→ **WHAT THE TASK ASKS**:
Repeat the whole listing exactly.

→ **RECORDS FOR THIS EXERCISE**:

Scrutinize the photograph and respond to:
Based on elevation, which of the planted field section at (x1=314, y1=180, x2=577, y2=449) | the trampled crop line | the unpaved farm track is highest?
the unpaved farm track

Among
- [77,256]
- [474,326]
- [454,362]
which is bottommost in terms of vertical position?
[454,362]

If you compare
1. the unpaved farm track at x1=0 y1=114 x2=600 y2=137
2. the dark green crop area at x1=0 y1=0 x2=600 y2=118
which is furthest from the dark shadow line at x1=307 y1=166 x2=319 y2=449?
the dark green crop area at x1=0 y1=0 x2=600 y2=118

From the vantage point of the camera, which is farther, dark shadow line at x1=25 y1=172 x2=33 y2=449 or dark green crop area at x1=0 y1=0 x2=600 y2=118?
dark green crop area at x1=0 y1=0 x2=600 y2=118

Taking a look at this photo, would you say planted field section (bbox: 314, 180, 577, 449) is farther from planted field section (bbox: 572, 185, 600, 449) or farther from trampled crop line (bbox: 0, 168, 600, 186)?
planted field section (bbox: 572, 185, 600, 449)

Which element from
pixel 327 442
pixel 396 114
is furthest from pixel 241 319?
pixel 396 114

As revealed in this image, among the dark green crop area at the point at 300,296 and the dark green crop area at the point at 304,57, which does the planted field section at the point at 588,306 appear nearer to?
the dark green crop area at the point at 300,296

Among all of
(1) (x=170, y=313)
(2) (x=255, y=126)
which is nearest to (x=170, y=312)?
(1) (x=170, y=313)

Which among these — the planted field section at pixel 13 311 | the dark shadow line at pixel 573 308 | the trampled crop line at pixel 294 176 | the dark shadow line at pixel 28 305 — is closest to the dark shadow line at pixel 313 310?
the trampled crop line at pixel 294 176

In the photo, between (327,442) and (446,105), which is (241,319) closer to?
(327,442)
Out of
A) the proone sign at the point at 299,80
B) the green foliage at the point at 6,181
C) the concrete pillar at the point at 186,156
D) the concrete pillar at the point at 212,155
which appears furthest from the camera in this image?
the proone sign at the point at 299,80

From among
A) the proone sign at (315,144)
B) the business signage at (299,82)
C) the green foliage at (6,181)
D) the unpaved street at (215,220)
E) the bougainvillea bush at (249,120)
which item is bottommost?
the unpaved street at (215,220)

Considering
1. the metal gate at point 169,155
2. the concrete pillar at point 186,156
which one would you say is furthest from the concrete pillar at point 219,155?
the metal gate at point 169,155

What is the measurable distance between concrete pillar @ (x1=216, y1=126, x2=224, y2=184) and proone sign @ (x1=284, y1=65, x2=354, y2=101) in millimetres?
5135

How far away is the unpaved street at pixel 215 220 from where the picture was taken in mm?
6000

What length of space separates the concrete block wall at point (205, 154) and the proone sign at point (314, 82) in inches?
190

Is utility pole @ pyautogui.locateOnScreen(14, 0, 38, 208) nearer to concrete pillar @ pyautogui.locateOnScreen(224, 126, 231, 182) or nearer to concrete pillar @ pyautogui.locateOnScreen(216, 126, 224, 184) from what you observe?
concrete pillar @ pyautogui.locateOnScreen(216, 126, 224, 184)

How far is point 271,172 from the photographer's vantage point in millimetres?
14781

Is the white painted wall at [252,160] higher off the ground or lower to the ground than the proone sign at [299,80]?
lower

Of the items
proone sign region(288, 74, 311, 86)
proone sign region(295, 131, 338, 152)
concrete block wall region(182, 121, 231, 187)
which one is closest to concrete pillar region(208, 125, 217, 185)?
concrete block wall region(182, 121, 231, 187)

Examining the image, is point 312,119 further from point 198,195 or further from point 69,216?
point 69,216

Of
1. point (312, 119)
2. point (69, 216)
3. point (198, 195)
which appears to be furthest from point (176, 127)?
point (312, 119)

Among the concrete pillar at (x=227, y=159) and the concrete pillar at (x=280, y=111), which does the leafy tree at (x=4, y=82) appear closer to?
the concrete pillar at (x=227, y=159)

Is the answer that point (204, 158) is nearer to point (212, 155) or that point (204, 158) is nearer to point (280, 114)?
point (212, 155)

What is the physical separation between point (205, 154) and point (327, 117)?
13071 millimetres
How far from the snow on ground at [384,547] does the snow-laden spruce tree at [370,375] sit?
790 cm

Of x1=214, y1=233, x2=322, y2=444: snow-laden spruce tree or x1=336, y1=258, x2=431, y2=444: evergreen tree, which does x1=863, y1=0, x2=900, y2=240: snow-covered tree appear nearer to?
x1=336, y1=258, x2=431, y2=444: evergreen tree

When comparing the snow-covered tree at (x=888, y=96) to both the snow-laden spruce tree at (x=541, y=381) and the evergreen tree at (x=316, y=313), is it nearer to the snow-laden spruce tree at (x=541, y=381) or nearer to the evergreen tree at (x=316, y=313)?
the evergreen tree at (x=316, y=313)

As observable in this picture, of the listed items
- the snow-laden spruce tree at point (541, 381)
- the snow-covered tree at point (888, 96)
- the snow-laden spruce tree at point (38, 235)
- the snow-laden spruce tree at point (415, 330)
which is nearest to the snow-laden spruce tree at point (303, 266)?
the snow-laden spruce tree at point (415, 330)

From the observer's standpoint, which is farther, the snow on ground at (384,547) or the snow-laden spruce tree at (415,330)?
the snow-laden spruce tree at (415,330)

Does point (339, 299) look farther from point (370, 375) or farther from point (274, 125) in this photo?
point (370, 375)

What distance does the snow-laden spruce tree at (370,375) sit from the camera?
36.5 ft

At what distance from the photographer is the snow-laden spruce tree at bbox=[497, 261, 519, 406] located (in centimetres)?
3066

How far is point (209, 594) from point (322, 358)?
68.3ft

→ **THE OUTPUT**:
Scrutinize the photograph and respond to:
Based on elevation, which of the planted field section at (x1=314, y1=180, x2=577, y2=449) | the trampled crop line | the unpaved farm track is highest?
the unpaved farm track

Among
- [77,256]
- [474,326]
- [454,362]
which is bottommost in terms of vertical position?
[454,362]

If you compare
1. the unpaved farm track at x1=0 y1=114 x2=600 y2=137
2. the dark green crop area at x1=0 y1=0 x2=600 y2=118
which is furthest from the dark shadow line at x1=307 y1=166 x2=319 y2=449?
the dark green crop area at x1=0 y1=0 x2=600 y2=118

From the vantage point of the camera, which is farther, dark shadow line at x1=25 y1=172 x2=33 y2=449 or dark green crop area at x1=0 y1=0 x2=600 y2=118?
dark green crop area at x1=0 y1=0 x2=600 y2=118

Taking a look at this photo, would you say planted field section (bbox: 314, 180, 577, 449) is farther from planted field section (bbox: 572, 185, 600, 449) or farther from trampled crop line (bbox: 0, 168, 600, 186)?
planted field section (bbox: 572, 185, 600, 449)

Which element from
pixel 327 442
pixel 396 114
is furthest from pixel 241 319?
pixel 396 114

As revealed in this image, among the dark green crop area at the point at 300,296 and the dark green crop area at the point at 304,57, which does the planted field section at the point at 588,306 appear nearer to?
the dark green crop area at the point at 300,296

Among all of
(1) (x=170, y=313)
(2) (x=255, y=126)
which is nearest to (x=170, y=312)?
(1) (x=170, y=313)

Which among these — the planted field section at pixel 13 311 | the dark shadow line at pixel 573 308 | the trampled crop line at pixel 294 176 | the dark shadow line at pixel 28 305 — is closest to the dark shadow line at pixel 313 310?
the trampled crop line at pixel 294 176

In the photo, between (327,442) and (446,105), which is (241,319) closer to?
(327,442)
Out of
A) the proone sign at the point at 299,80
B) the green foliage at the point at 6,181
C) the concrete pillar at the point at 186,156
D) the concrete pillar at the point at 212,155
which appears furthest from the camera in this image?
the proone sign at the point at 299,80

From among
A) the proone sign at (315,144)
B) the business signage at (299,82)
C) the green foliage at (6,181)
D) the unpaved street at (215,220)
E) the bougainvillea bush at (249,120)
which item is bottommost?
the unpaved street at (215,220)

Considering
1. the metal gate at point 169,155
2. the concrete pillar at point 186,156
which one would you say is furthest from the concrete pillar at point 219,155?
the metal gate at point 169,155

What is the measurable distance between concrete pillar @ (x1=216, y1=126, x2=224, y2=184) and proone sign @ (x1=284, y1=65, x2=354, y2=101) in millimetres?
5135

How far away is the unpaved street at pixel 215 220 from where the picture was taken in mm?
6000

What length of space separates the concrete block wall at point (205, 154) and the proone sign at point (314, 82) in inches?
190

Is utility pole @ pyautogui.locateOnScreen(14, 0, 38, 208) nearer to concrete pillar @ pyautogui.locateOnScreen(224, 126, 231, 182) or nearer to concrete pillar @ pyautogui.locateOnScreen(216, 126, 224, 184) from what you observe?
concrete pillar @ pyautogui.locateOnScreen(216, 126, 224, 184)

How far is point 271,172 from the photographer's vantage point in millimetres?
14781

Is the white painted wall at [252,160] higher off the ground or lower to the ground than the proone sign at [299,80]?
lower

Of the items
proone sign region(288, 74, 311, 86)
proone sign region(295, 131, 338, 152)
concrete block wall region(182, 121, 231, 187)
which one is closest to concrete pillar region(208, 125, 217, 185)?
concrete block wall region(182, 121, 231, 187)

Examining the image, is point 312,119 further from point 198,195 or further from point 69,216?
point 69,216

Of
1. point (312, 119)
2. point (69, 216)
3. point (198, 195)
which appears to be furthest from point (176, 127)?
point (312, 119)

Among the concrete pillar at (x=227, y=159) and the concrete pillar at (x=280, y=111), which does the leafy tree at (x=4, y=82) appear closer to?
the concrete pillar at (x=227, y=159)

Is the answer that point (204, 158) is nearer to point (212, 155) or that point (204, 158) is nearer to point (280, 114)?
point (212, 155)

What is the physical separation between point (205, 154) and point (327, 117)?
13071 millimetres
How far from the snow on ground at [384,547] does the snow-laden spruce tree at [370,375] sit?
790 cm

Of x1=214, y1=233, x2=322, y2=444: snow-laden spruce tree or x1=336, y1=258, x2=431, y2=444: evergreen tree, which does x1=863, y1=0, x2=900, y2=240: snow-covered tree appear nearer to?
x1=336, y1=258, x2=431, y2=444: evergreen tree

When comparing the snow-covered tree at (x=888, y=96) to both the snow-laden spruce tree at (x=541, y=381) and the evergreen tree at (x=316, y=313), is it nearer to the snow-laden spruce tree at (x=541, y=381) or nearer to the evergreen tree at (x=316, y=313)?
the evergreen tree at (x=316, y=313)

As observable in this picture, of the listed items
- the snow-laden spruce tree at point (541, 381)
- the snow-covered tree at point (888, 96)
- the snow-laden spruce tree at point (38, 235)
- the snow-laden spruce tree at point (415, 330)
which is nearest to the snow-laden spruce tree at point (303, 266)?
the snow-laden spruce tree at point (415, 330)

From the observer's standpoint, which is farther, the snow on ground at (384,547) or the snow-laden spruce tree at (415,330)?
the snow-laden spruce tree at (415,330)

Does point (339, 299) look farther from point (370, 375) or farther from point (274, 125) in this photo?
point (370, 375)

What distance does the snow-laden spruce tree at (370,375) sit from the camera?
36.5 ft

At what distance from the photographer is the snow-laden spruce tree at bbox=[497, 261, 519, 406] located (in centimetres)?
3066

How far is point (209, 594) from point (322, 358)?
68.3ft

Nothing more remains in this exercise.